The Brexit referendum was held in June 2016. Yet thirty-three months since the vote, the government has no coherent plan. Parliament has not been able to gather a majority for any strategy. Polarisation has been steadily increasing in wider society. And it is proposed that the EU perpetuate this situation by significantly postponing the Article 50 deadline? A short extension is sensible but to draw the process out for much longer would be a grave error.
Everyone has their share of responsibility in this fiasco. On the British side, with some brilliant exceptions, the political class has been abysmally incompetent. The prime minister set contradictory red lines. Many Conservative personalities are concerned primarily with their own careers. Labour’s position is also incoherent. And after its first set of indicative votes, the House of Commons was still unable to support a solution. Europe is negotiating with a partner which incredibly has still not defined what it wants.
On the European side there is less nonsense, but still there has been hypocrisy. “We did everything we could,” the government leaders say hand on heart. It’s false. The European Union started the negotiation by saying that it would first negotiate an exit agreement without addressing the future relationship. Then it did the exact opposite, and incorporated provisions on the future into an agreement on the past. Naturally, this pollutes the whole negotiation. The text is legally dubious and the EU could pay hugely for this mistake later. Rather than behaving like pernickety bean counters, they should have focussed on the bigger questions.

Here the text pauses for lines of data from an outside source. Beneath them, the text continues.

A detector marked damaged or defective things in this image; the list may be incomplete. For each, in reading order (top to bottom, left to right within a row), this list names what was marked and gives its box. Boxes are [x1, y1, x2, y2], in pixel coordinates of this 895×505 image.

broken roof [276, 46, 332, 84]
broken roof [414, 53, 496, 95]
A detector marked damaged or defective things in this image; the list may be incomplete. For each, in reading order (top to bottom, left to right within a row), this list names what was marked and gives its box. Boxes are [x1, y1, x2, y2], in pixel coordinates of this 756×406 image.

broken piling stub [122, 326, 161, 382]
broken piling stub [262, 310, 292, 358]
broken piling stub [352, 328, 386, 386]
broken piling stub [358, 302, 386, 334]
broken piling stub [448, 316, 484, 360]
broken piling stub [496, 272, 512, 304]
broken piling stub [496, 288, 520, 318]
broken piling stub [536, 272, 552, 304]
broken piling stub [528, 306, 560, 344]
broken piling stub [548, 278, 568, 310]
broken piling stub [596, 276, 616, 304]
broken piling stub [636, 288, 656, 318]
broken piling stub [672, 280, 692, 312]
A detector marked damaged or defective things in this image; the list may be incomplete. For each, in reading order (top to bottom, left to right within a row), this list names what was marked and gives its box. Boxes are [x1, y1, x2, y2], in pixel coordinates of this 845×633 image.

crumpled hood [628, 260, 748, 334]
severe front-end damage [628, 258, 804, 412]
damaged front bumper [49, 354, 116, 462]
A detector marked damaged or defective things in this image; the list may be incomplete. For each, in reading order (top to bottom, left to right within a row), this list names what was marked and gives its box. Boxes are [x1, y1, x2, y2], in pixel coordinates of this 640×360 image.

What now? A small technical postponement of Article 50, until the end of May or June, creates few problems, and has to be accepted. A big one, from four to 21 months, however, creates many. The first impact will come from the UK’s participation in the European elections. The British seats have already been redistributed to other countries, meaning there would have to be painful adjustments. Brexit will naturally become part of the electoral campaign in all member states, will feed the populist wave, and displace debate about other matters. Additionally, governments could soon find themselves negotiating all current European issues (beginning with the new budget) with someone as trustworthy as prime minister Boris Johnson.
The most painful part of Brexit, however, is the uncertainty, and the damage done to the economy and people’s lives. This stasis has been immensely harmful and a long extension would only make things worse.

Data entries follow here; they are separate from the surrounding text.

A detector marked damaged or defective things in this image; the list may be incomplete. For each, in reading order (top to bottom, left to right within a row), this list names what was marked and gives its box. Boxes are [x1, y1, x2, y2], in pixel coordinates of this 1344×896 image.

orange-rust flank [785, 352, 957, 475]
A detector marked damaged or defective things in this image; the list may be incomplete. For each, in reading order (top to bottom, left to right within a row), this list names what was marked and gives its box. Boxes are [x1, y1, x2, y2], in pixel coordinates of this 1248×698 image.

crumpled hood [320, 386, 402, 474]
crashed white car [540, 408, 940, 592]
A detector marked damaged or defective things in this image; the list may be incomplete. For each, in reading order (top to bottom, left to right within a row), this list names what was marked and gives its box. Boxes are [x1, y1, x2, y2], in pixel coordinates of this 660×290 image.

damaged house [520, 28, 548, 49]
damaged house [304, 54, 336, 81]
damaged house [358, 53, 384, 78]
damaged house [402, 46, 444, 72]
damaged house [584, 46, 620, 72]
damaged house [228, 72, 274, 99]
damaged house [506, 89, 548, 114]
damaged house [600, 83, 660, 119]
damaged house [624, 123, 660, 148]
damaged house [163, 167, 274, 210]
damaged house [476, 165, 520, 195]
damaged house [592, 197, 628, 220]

Thanks to the constant British paralysis since 2016, costs have steadily increased. Corporations have been left in the dark and had to stockpile massively. On the continent, it was necessary to prepare for the sudden appearance of customs controls at all British borders. All this is now causing considerable expense. Preparation for Brexit has itself become an industry, which weakens all others. To these visible costs, we must now add others such as lost investments and employment. Growth is falling sharply in Europe, say the IMF, the OECD and the ECB. Brexit contributes to this. In addition, four million residents in the EU and the UK, largely forgotten, have lived the last 33 months in fear about their fate. Postponement will not mean a return to normal, but on the contrary an aggravation of these damages.

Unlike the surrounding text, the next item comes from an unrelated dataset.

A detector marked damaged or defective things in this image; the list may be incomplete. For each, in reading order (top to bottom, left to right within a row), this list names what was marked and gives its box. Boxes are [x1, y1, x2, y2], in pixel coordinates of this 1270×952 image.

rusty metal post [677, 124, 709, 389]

It cannot go on like this. This uncertainty must stop. People and business in the EU need an operational decision from the UK parliament. There are in reality three possible clear decisions: a) the approval of May’s deal, b) the approval of the Withdrawal Agreement with a revised political declaration, c) a definitive revocation. The other options offer no certainty. An election with two dysfunctional parties will probably not bring closure, and neither will a referendum (which will probably require an election, and certainly a legal process, and which will not be conclusive in the event of a narrow Remain win). Both the UK and EU authorities should beware now the possibility of substantial legal challenges for misadministration. No public authority can keep millions of persons in limbo eternally without any serious reason.
Article 50 has often been criticised for its poor drafting. The two-year deadline however was not created by happenstance. The drafters anticipated—rightly, it seems—that such a negotiation would destabilise the Union. It was thus imperative to limit its length. (Your author was then working with vice president JL Dehaene in the 2002 European Convention). After nearly three years, it is high time to stop this destabilisation. Postponing Article 50 again will bring nothing concrete, and only allow the radicals on both sides to regroup for new fights.
Members of parliament are paid to take responsibility. Those in London should stop behaving like spoiled children and make an adult choice. The best way for the EU to convince them is to warn clearly that without a swift agreement and legislation allowing an exit from the crisis, the cliff edge will become very real. No deal should be prevented if possible, but not at any price. For the EU, better a chaotic ending than endless chaos.